Natalia se puso pálida cuando Pietro mencionó mi fobia al agua, aunque esto no fuera del todo así: el agua despertaba en mí otras sensaciones que nada tenían que ver con el temor o miedo, pero me mantenía alejada de ella por mi madre. Por el miedo que ella sí parecía tenerle, por mí.
En cambio, hice que mi sonrisa fuera mucho más amplia.
-El miedo de Natalia es infundado –le aseguré-. Una ducha es inofensiva... para mí.
Natalia dio una palmada, con las mejillas coloreadas.
-Amelia y yo vamos a llegar tarde al instituto –dijo cuando ambos la miramos.
Durante el resto del día estuve casi ausente, granjeándome en varias ocasiones llamadas de atención por parte de los profesores; Natalia parecía realmente preocupada por mí, creyendo que había sufrido algún tipo de shock por el episodio que había sufrido en la ducha.
Cuando llegó la noche, no podía esconder la excitación y el nerviosismo sobre lo que podría suceder. Sentí durante toda la cena las miradas de mi abuela y mi madre, que compartían alguna que otra vez una miradita cómplice; Giancarlo se encargó de rellenar los silencios que se formaban contando anécdotas sobre la tienda donde trabajaba, además de informarnos que ya se había puesto en contacto con un fontanero amigo suyo que se encargaría de echarle un vistazo a la cañería que aquella mañana había estallado.
Una vez terminé de cenar, llevé mis platos a la cocina y me despedí de mi familia alegando que tenía que terminar un trabajo que tenía pendiente desde un par de días atrás; Giancarlo, Pietro y Natalia creyeron que estaba aún entumecida por lo sucedido en la ducha, pero mi madre y mi abuela se mantuvieron firmes sobre sus sillas, con sus ojos reluciendo de manera misteriosa.
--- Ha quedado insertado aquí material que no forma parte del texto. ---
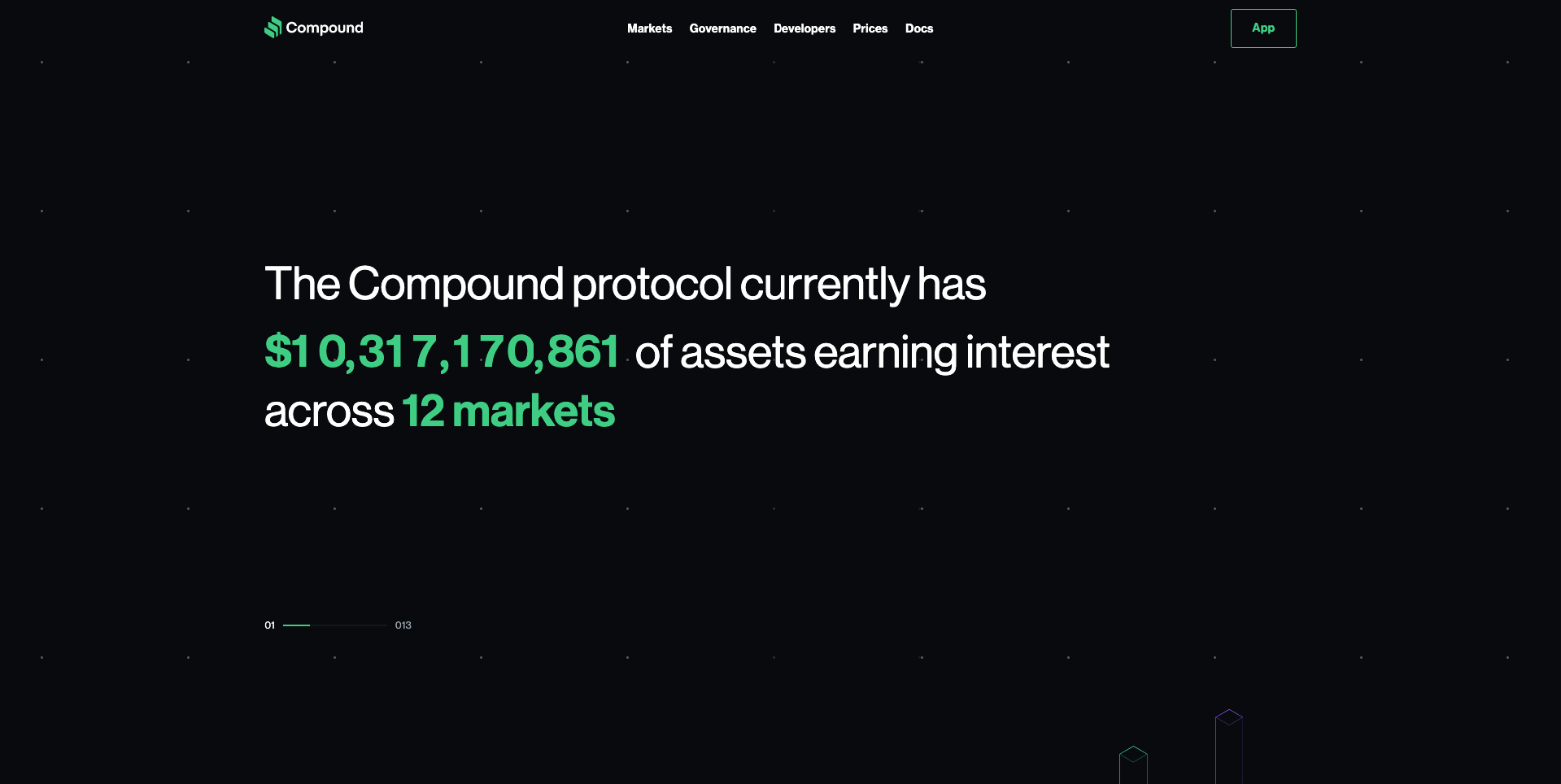 Compound Finance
Me tumbé sobre mi cama, alguien se había encargado de cambiarme las sábanas, y me quedé mirando al techo, aguardando a que el sueño se apoderara de mí.
Cerré los ojos y esperé.
Cuando volví a abrir los ojos, ya no me encontraba en mi habitación, sino en una de las habitaciones del misterioso palacio en el que había pasado tres años mientras soñaba; la habitación era enorme, cubierta por coral y conchas de distintos tamaños, formas y colores. Los muebles eran de un color azul oscuro y parecían estar hechos de mármol; yo estaba sentada sobre una banqueta en forma de concha abierta, con un mullido cojín que amortiguaba la dureza del material.
En aquella ocasión, llevaba un vestido vaporoso de color aguamarina, decorado con pequeñas piedrecitas en la zona del escote; alcé la mirada y me topé con mi reflejo en un espejo ovalado.
Sin embargo, no era del todo yo.
Había algo distinto en mí. Quizá era que parecía más mayor, más madura... más poderosa; llevaba, además, una tiara preciosa sobre mi cabeza que parecía relucir por sí misma, como si estuviera hecha de agua.
No pude evitar suspirar, con la extraña sensación de que me encontraba en casa.
En mi verdadero hogar.
Alguien irrumpió en la habitación y yo me giré como un resorte, encontrándome frente a Habis, que me sonreía aprobadoramente.
Mi corazón se agitó ante su presencia y la boca se me secó cuando lo contemplé por entero, con ese traje que se le ajustaba perfectamente a su esculpido cuerpo. Su presencia imponía.
Habis alzó su mano, invitándome a que la cogiera.
-Celebro ver tu regreso –me saludó, con una amplia sonrisa.
-Me alegro de estar aquí –respondí y estaba siendo sincera.